Today, NASA Administrator Charlie Bolden blogged about the agency’s plan, vision and timetable for sending American astronauts to the Red Planet in the 2030s. By building a robust commercial market in low-Earth orbit, the agency is able to focus on simultaneously getting our astronauts to deep space.
“Competition, innovation and technology – it’s the American way,” said NASA Administrator Charlie Bolden. “It’s helping us to Launch America.” Read more of Bolden’s blog at http://go.nasa.gov/1Q8VLNX
Commercial Crew astronauts Bob Behken and Eric Boe sat at the simulated controls of Boeing’s CST-100 Starliner recently as they evaluated sophisticated systems designed to train astronauts and mission controllers prior missions to the International Space Station. Behknen and Boe are two of four NASA astronauts, including Doug Hurley and Suni Williams selected to work closely with Boeing and SpaceX as the companies finalize their systems. Crews have not been assigned to specific missions or spacecraft, so the team is cross-training and aiding in development of both.
The simulators were built at Boeing’s St. Louis facility and will be installed at NASA’s Johnson Space Center in Houston for training by astronauts and mission controllers. The simulators are extremely advanced and able to replicate numerous mission phases and flight conditions in order to prep crews how to handle the circumstances correctly. Traditionally, astronauts rely heavily on simulator training.

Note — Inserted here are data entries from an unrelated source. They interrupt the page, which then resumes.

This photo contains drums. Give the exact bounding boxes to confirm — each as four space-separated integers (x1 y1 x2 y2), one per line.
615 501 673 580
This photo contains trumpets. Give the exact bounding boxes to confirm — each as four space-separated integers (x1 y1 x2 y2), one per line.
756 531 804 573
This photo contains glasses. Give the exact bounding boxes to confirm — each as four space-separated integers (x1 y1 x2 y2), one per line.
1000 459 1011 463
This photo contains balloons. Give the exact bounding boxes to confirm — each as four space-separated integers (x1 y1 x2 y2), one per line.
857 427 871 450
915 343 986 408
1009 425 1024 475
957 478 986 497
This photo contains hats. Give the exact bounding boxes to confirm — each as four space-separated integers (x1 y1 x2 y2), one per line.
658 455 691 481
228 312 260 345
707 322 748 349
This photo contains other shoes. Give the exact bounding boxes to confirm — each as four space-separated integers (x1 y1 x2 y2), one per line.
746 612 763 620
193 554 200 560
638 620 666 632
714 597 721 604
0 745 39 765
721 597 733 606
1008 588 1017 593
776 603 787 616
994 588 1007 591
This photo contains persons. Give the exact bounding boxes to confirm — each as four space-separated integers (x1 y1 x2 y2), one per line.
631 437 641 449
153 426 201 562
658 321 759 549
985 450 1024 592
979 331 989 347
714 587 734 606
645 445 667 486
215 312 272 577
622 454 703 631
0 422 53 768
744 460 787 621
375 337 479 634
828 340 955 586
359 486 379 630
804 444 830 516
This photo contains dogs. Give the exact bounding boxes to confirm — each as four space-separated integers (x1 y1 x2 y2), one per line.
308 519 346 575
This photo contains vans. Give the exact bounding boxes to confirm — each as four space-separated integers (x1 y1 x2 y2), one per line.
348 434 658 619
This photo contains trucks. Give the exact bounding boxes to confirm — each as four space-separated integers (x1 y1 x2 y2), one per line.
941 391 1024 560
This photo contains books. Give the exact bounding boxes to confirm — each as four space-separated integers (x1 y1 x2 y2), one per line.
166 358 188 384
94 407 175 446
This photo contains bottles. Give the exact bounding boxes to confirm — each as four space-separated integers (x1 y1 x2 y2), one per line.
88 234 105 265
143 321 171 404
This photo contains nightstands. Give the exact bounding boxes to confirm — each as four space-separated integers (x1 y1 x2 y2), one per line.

“We have been learning about the spacecraft displays through slideshows,” Boe said. “It’s great to finally see what we are actually going to train on. The trainers look great, and this visit gives us an opportunity to meet with the Boeing engineers. We appreciate them allowing us to give input on these trainers so the devices are ready when they arrive at Johnson Space Center.”
Behnken added that the training equipment is comprehensive.
“Historically, some trainers were just a simple component that might have a very specific task,” he said. “This one has a lot of capability with multiple tasks coming together so it can execute more complicated training scenarios.”
NASA astronaut Ricky Arnold recently got an up-close look at the environmental control and life support system, known as the ECLSS, that Boeing will integrate into its CST-100 Starliner spacecraft for crew flights to the International Space Station. The visit with UTC Aerospace Systems in Windsor Locks, Connecticut, on Dec. 9 allowed the team to show off the critical components of the system designed to keep astronauts and the Starliner’s electrical systems safe in space, including cool, breathable air. The team recently passed a critical design review of the system, which will be fully integrated next year.
“There is a firm belief that private industry is capable of doing great things and bringing us safely into low-Earth orbit,” Arnold said. “We want our long-term partners like you to share in the excitement we are feeling at NASA. We are looking forward to returning launch capability to U.S. soil with a vehicle that has the American flag on the side of it. I can tell you that the astronauts are getting excited and jockeying for position on a commercial crew vehicle, realizing that may be their ticket to space.”